Spatial reasoning dataset excerpts:

____________

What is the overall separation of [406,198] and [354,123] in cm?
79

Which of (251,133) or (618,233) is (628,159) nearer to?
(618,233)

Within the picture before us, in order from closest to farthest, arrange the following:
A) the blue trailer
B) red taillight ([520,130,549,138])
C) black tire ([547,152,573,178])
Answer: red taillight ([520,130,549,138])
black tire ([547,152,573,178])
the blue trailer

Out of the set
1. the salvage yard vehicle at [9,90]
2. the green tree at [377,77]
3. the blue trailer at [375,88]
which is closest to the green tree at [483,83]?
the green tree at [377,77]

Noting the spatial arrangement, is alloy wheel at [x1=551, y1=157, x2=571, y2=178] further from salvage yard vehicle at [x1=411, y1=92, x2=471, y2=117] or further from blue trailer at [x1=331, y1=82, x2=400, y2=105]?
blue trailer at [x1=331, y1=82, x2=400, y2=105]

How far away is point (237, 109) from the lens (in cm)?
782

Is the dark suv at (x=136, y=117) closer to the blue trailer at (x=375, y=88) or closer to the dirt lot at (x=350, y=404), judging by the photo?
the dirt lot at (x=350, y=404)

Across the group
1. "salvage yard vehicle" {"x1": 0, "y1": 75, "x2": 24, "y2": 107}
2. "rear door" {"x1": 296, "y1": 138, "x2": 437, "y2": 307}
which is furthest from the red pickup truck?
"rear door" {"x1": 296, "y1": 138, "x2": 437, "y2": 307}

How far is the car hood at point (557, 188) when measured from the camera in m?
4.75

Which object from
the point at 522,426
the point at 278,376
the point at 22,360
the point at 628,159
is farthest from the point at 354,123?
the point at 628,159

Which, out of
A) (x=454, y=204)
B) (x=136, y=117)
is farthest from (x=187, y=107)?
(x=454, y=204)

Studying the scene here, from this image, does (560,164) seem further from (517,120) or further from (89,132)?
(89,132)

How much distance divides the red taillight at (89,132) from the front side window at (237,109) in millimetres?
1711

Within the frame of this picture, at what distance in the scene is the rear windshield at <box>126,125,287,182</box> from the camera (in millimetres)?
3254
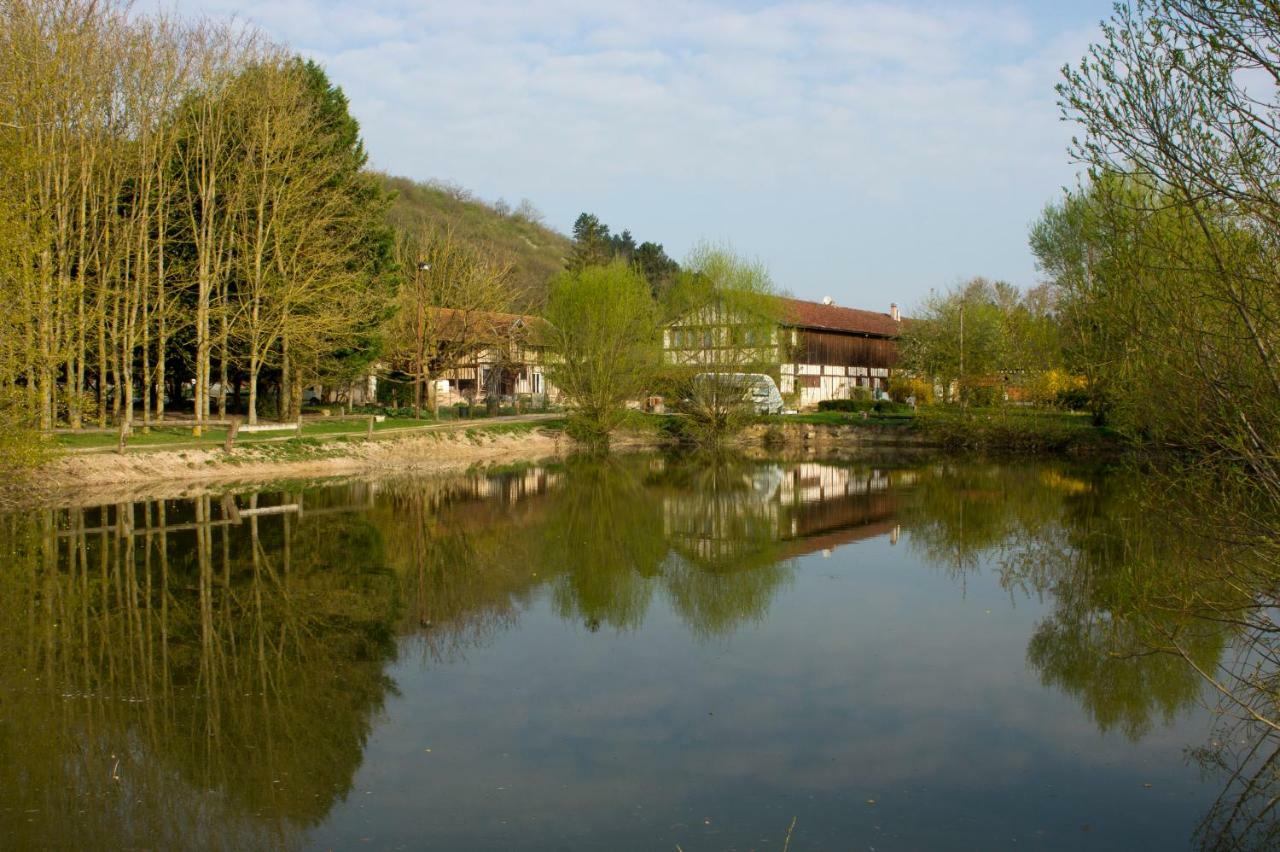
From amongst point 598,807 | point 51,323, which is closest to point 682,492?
point 51,323

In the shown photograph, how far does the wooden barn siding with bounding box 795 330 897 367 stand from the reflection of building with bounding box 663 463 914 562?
80.3 feet

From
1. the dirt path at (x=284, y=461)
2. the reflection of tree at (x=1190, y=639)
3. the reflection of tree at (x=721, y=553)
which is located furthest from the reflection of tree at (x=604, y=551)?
the dirt path at (x=284, y=461)

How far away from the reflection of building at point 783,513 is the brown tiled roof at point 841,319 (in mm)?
24180

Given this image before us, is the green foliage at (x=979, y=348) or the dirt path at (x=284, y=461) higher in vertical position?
the green foliage at (x=979, y=348)

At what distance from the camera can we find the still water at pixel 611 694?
6.44 m

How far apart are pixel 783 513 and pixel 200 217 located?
63.7ft

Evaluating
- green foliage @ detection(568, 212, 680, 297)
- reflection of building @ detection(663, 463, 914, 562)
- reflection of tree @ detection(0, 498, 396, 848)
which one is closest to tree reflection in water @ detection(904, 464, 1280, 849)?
reflection of building @ detection(663, 463, 914, 562)

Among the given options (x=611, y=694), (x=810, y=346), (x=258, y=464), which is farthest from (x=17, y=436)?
(x=810, y=346)

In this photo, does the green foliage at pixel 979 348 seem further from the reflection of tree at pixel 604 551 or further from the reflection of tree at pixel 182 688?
the reflection of tree at pixel 182 688

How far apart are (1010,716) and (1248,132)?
15.4ft

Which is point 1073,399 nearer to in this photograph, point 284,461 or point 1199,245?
point 284,461

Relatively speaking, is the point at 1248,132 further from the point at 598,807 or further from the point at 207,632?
the point at 207,632

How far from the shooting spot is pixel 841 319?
194 feet

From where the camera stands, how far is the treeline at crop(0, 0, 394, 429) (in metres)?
25.4
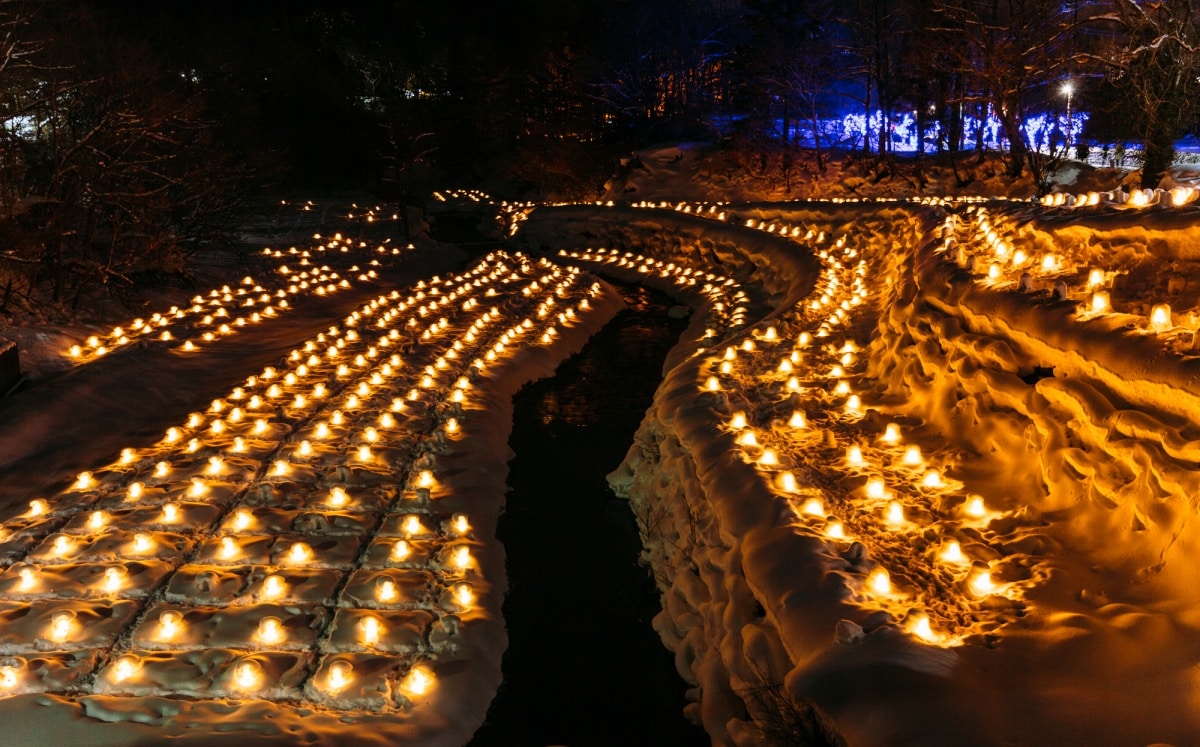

____________

> Goal: Report every line above that contains the word "farthest".

> Result of this task:
Within the picture before us, in order from closest to farthest, arrange the following:
is farthest from the point at 354,123?
is farthest from (x=187, y=107)?
Among the given options (x=611, y=694), (x=810, y=346), (x=258, y=464), which is farthest from (x=17, y=436)?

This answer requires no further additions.